Failure recovery workflows
When agents fail, runtimes stall, or tickets block: how to triage, restart, and recover. The reference for the Autonomy > Improve loop in production.
Status: Draft | Last Updated: 2026-05-03 | Version: 1.0
Executive Summary
This scenario demonstrates diagnosing and resolving runtime failures in Team-X. Despite robust governance, failures occur: providers disconnect, external runtimes crash, routines stall, and data pipelines clog. This playbook shows how to identify root causes, execute recovery procedures, and implement preventive measures.

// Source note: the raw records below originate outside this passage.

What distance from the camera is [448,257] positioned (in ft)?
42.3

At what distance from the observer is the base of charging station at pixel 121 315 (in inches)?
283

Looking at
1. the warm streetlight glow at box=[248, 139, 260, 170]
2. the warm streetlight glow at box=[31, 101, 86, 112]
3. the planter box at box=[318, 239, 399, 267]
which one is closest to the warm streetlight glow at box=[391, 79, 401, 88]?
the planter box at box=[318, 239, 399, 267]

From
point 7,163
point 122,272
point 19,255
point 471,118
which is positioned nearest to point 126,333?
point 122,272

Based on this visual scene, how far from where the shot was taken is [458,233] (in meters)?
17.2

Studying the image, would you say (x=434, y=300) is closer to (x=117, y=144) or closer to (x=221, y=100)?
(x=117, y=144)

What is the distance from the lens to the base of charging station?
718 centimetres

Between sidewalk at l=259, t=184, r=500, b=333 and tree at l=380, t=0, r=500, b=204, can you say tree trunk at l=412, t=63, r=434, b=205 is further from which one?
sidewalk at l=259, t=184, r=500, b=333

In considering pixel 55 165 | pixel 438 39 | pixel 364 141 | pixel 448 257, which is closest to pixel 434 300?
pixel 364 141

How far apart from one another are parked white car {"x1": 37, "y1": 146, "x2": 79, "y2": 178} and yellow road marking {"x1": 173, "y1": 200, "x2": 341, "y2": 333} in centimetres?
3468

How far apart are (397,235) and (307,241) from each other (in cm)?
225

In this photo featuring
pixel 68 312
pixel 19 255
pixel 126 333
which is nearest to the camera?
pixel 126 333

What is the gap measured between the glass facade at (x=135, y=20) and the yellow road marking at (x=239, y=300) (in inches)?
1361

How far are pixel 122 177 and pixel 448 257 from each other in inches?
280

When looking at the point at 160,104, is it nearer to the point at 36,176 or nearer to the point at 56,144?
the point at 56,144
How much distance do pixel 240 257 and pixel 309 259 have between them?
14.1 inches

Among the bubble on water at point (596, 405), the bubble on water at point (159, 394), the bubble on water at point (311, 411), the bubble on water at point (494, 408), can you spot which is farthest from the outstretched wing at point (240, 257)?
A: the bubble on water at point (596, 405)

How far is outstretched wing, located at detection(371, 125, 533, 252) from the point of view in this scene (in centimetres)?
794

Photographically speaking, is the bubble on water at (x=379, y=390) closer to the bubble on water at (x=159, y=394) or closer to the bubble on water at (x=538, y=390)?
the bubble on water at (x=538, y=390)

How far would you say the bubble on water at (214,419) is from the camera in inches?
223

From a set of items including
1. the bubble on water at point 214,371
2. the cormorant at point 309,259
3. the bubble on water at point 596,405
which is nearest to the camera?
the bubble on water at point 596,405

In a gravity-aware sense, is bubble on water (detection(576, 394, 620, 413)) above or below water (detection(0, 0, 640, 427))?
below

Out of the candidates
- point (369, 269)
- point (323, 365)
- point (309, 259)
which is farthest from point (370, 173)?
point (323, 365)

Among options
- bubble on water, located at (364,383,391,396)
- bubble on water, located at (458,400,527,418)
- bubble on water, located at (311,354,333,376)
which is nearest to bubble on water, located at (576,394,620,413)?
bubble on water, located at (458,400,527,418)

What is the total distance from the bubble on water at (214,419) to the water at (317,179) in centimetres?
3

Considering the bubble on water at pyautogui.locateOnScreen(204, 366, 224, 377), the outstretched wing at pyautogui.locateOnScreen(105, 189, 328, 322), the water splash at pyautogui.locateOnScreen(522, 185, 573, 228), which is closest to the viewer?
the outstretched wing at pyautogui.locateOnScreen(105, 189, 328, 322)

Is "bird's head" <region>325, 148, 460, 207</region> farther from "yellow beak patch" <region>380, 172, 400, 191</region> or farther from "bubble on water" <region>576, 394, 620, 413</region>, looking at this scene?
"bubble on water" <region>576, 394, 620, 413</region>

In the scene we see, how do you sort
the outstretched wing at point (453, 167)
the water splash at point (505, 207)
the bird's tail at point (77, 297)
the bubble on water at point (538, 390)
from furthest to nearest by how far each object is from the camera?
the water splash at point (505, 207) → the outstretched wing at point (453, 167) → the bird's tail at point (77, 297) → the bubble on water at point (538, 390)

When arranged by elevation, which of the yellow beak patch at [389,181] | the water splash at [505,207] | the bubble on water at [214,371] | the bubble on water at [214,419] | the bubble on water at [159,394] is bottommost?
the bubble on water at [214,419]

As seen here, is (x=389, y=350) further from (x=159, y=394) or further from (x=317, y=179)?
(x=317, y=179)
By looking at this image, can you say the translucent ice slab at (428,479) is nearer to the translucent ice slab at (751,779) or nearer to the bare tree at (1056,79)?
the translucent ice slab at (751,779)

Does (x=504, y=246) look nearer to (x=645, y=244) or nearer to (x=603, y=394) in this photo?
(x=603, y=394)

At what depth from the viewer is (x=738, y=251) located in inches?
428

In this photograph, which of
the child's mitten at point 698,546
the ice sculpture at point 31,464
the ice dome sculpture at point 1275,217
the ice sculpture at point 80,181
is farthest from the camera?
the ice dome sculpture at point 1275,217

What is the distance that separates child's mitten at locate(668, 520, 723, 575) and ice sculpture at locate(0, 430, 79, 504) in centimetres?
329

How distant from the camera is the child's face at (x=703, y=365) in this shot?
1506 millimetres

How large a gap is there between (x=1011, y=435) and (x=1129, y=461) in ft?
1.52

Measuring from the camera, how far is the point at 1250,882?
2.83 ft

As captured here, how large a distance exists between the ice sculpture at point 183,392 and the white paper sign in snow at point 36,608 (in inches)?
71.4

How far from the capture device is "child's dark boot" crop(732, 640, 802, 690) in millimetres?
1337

Scenario Context: A workspace running 12 employees experiences cascading failures during a heavy workload period. Multiple agentic loops stall, routines stop creating work, and Copilot surfaces critical operational insights.
Recovery Outcome: Full service restored in 47 minutes, with preventive measures implemented to reduce recurrence risk by 80%.
Learning Objectives:
- Using Copilot and Doctor to detect and classify failures
- Executing recovery procedures for different failure types
- Analyzing root causes to prevent recurrence
- Implementing the Agent Self-Improvement Loop
- Documenting failures for team knowledge
Table of Contents
- Incident Detection
- Incident Classification
- Recovery Execution
- Root Cause Analysis
- Preventive Measures
- Post-Incident Review
- Key Takeaways
- Related Documentation
Incident Detection
The Trigger: Copilot Critical Alert
Copilot surfaces multiple critical insights simultaneously:
🔴 CRITICAL • OPERATIONAL
3 runtime execution failed events in last 10 minutes.
External runtimes disconnected:
- bash-runtime-mike (connection refused)
- bash-runtime-priya (timeout)
Affected employees: Mike, Priya
[View Runtime Status] [Dismiss]
---
🔴 CRITICAL • OPERATIONAL
7 agentic loops in "running" state > 30 minutes.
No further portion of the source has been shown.